▶ [WHAT TO PRODUCE]: Return each line of the material verbatim.

(Scene-based spatial questions)
□ □ □ □ □ □ □
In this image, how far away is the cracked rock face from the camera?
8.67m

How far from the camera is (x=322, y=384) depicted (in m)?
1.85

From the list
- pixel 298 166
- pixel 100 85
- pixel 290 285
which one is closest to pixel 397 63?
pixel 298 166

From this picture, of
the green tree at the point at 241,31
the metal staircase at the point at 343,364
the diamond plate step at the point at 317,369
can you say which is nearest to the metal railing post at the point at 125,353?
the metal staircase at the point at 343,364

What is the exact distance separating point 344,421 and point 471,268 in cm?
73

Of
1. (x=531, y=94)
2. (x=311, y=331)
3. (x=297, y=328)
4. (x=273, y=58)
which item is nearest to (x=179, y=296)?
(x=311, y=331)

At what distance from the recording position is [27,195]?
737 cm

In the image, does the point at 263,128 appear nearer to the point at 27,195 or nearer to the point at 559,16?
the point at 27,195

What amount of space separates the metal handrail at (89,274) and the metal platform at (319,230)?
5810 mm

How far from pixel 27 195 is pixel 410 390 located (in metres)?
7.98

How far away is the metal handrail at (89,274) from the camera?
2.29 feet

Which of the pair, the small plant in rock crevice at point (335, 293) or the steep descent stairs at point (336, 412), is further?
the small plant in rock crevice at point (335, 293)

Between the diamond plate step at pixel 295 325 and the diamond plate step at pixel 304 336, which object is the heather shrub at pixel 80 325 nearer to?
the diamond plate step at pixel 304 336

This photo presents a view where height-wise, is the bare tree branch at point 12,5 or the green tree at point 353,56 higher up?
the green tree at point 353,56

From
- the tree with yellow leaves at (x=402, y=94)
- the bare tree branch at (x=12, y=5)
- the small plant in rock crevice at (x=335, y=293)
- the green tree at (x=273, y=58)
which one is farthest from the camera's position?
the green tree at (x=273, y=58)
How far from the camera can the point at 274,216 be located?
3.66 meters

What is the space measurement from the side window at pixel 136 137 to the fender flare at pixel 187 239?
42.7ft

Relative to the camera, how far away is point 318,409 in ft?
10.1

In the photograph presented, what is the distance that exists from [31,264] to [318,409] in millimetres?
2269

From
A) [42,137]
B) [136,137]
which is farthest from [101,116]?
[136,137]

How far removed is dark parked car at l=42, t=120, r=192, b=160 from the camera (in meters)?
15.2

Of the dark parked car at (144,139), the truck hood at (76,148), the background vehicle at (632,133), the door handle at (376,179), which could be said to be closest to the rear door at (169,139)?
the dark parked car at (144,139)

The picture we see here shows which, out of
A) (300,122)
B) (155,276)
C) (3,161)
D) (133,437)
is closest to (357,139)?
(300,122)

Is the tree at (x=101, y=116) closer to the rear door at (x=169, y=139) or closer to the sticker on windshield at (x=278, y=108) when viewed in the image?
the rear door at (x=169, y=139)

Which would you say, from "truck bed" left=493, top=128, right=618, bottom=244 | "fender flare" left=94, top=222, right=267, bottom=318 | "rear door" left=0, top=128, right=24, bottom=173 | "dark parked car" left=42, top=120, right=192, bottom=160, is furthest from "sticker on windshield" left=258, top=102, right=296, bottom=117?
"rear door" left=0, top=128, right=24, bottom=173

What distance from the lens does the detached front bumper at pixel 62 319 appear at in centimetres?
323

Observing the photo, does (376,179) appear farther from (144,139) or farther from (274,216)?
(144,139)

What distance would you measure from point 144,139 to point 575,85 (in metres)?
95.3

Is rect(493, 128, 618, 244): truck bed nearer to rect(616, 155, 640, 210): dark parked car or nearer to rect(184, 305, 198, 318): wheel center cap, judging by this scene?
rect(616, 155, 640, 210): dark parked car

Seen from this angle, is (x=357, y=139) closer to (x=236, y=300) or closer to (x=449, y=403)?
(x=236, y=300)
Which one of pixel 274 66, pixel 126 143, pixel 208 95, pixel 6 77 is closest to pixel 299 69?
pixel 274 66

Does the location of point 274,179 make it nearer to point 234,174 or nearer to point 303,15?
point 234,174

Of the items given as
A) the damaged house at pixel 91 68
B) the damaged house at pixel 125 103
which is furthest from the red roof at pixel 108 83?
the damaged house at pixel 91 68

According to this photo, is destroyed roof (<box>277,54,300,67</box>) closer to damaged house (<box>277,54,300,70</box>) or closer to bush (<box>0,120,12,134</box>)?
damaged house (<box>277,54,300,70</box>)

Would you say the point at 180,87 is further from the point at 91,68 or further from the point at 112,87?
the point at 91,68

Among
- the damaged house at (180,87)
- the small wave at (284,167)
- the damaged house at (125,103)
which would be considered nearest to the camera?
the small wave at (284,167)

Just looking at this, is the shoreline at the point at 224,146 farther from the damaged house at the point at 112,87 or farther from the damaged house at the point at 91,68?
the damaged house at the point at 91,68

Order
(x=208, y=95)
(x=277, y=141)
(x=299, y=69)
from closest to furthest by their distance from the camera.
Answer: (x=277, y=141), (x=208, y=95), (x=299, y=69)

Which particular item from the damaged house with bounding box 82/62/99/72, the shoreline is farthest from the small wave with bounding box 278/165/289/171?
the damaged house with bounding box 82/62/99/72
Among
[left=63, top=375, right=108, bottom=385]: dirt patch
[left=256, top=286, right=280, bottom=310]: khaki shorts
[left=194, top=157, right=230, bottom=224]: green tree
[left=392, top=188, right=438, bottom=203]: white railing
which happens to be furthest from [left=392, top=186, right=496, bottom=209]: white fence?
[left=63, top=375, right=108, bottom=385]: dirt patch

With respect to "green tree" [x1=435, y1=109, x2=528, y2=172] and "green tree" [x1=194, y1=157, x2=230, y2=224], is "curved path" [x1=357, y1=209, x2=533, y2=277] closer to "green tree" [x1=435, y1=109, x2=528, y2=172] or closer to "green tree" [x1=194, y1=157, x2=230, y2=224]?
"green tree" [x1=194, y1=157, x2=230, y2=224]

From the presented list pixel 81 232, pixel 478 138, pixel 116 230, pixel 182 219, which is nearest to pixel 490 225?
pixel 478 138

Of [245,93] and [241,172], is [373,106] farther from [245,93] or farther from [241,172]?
□ □ □ □ □ □ □
▶ [THE COMPLETED TASK]:
In this image, how far away is the cracked rock face from the camera?
8.67m

How far from the camera is (x=322, y=384) depicted (in m)?
1.85

From the list
- pixel 298 166
- pixel 100 85
- pixel 290 285
which one is closest to pixel 397 63?
pixel 298 166

From this picture, of
the green tree at the point at 241,31
the metal staircase at the point at 343,364
the diamond plate step at the point at 317,369
can you say which is nearest to the metal railing post at the point at 125,353?
the metal staircase at the point at 343,364

What is the exact distance separating point 344,421 and point 471,268 in cm?
73

Of
1. (x=531, y=94)
2. (x=311, y=331)
3. (x=297, y=328)
4. (x=273, y=58)
which item is nearest to (x=179, y=296)?
(x=311, y=331)

At what distance from the recording position is [27,195]?
737 cm

In the image, does the point at 263,128 appear nearer to the point at 27,195 or nearer to the point at 559,16?
the point at 27,195

What amount of space separates the metal handrail at (89,274) and the metal platform at (319,230)?
5810 mm

How far from pixel 27 195 is pixel 410 390 located (in metres)?
7.98

How far away is the metal handrail at (89,274) from the camera?
2.29 feet

Which of the pair, the small plant in rock crevice at point (335, 293) or the steep descent stairs at point (336, 412), is further?
the small plant in rock crevice at point (335, 293)

Between the diamond plate step at pixel 295 325 and the diamond plate step at pixel 304 336, which object is the heather shrub at pixel 80 325 nearer to?
the diamond plate step at pixel 304 336

This photo presents a view where height-wise, is the bare tree branch at point 12,5 or the green tree at point 353,56 higher up?
the green tree at point 353,56

From
- the tree with yellow leaves at (x=402, y=94)
- the bare tree branch at (x=12, y=5)
- the small plant in rock crevice at (x=335, y=293)
- the green tree at (x=273, y=58)
which one is farthest from the camera's position?
the green tree at (x=273, y=58)
How far from the camera can the point at 274,216 be located?
3.66 meters

What is the space measurement from the side window at pixel 136 137 to the fender flare at pixel 187 239?
42.7ft

Relative to the camera, how far away is point 318,409 in ft?
10.1

In the photograph presented, what is the distance that exists from [31,264] to [318,409] in millimetres?
2269

From
A) [42,137]
B) [136,137]
which is farthest from [101,116]?
[136,137]

How far removed is dark parked car at l=42, t=120, r=192, b=160 from the camera (in meters)?
15.2

Of the dark parked car at (144,139), the truck hood at (76,148), the background vehicle at (632,133), the door handle at (376,179), which could be said to be closest to the rear door at (169,139)?
the dark parked car at (144,139)

The picture we see here shows which, out of
A) (300,122)
B) (155,276)
C) (3,161)
D) (133,437)
is closest to (357,139)?
(300,122)

Is the tree at (x=101, y=116) closer to the rear door at (x=169, y=139) or closer to the sticker on windshield at (x=278, y=108) when viewed in the image?
the rear door at (x=169, y=139)

Which would you say, from "truck bed" left=493, top=128, right=618, bottom=244 | "fender flare" left=94, top=222, right=267, bottom=318 | "rear door" left=0, top=128, right=24, bottom=173 | "dark parked car" left=42, top=120, right=192, bottom=160, is furthest from "sticker on windshield" left=258, top=102, right=296, bottom=117?
"rear door" left=0, top=128, right=24, bottom=173

What distance from the lens does the detached front bumper at pixel 62 319 appear at in centimetres?
323

Observing the photo, does (376,179) appear farther from (144,139) or farther from (274,216)?
(144,139)

What distance would you measure from point 144,139 to point 575,85 (in metres)?
95.3

Is rect(493, 128, 618, 244): truck bed nearer to rect(616, 155, 640, 210): dark parked car or nearer to rect(184, 305, 198, 318): wheel center cap, judging by this scene?
rect(616, 155, 640, 210): dark parked car

Seen from this angle, is (x=357, y=139) closer to (x=236, y=300) or closer to (x=449, y=403)?
(x=236, y=300)
Which one of pixel 274 66, pixel 126 143, pixel 208 95, pixel 6 77 is closest to pixel 299 69?
pixel 274 66

Does the location of point 274,179 make it nearer to point 234,174 or nearer to point 303,15?
point 234,174

Of the items given as
A) the damaged house at pixel 91 68
B) the damaged house at pixel 125 103
which is furthest from the red roof at pixel 108 83?
the damaged house at pixel 91 68

According to this photo, is destroyed roof (<box>277,54,300,67</box>) closer to damaged house (<box>277,54,300,70</box>) or closer to bush (<box>0,120,12,134</box>)?
damaged house (<box>277,54,300,70</box>)

Would you say the point at 180,87 is further from the point at 91,68 or further from the point at 112,87?
the point at 91,68

Among
- the damaged house at (180,87)
- the small wave at (284,167)
- the damaged house at (125,103)
which would be considered nearest to the camera?
the small wave at (284,167)

Just looking at this, is the shoreline at the point at 224,146 farther from the damaged house at the point at 112,87 or farther from the damaged house at the point at 91,68?
the damaged house at the point at 91,68

Order
(x=208, y=95)
(x=277, y=141)
(x=299, y=69)
from closest to furthest by their distance from the camera.
Answer: (x=277, y=141), (x=208, y=95), (x=299, y=69)

Which particular item from the damaged house with bounding box 82/62/99/72, the shoreline is farthest from the small wave with bounding box 278/165/289/171?
the damaged house with bounding box 82/62/99/72
Among
[left=63, top=375, right=108, bottom=385]: dirt patch
[left=256, top=286, right=280, bottom=310]: khaki shorts
[left=194, top=157, right=230, bottom=224]: green tree
[left=392, top=188, right=438, bottom=203]: white railing
which happens to be furthest from [left=392, top=186, right=496, bottom=209]: white fence?
[left=63, top=375, right=108, bottom=385]: dirt patch

With respect to "green tree" [x1=435, y1=109, x2=528, y2=172] and "green tree" [x1=194, y1=157, x2=230, y2=224], is "curved path" [x1=357, y1=209, x2=533, y2=277] closer to "green tree" [x1=435, y1=109, x2=528, y2=172] or closer to "green tree" [x1=194, y1=157, x2=230, y2=224]?
"green tree" [x1=194, y1=157, x2=230, y2=224]

From the presented list pixel 81 232, pixel 478 138, pixel 116 230, pixel 182 219, which is nearest to pixel 490 225?
pixel 478 138

Of [245,93] and [241,172], is [373,106] farther from [245,93] or farther from [241,172]?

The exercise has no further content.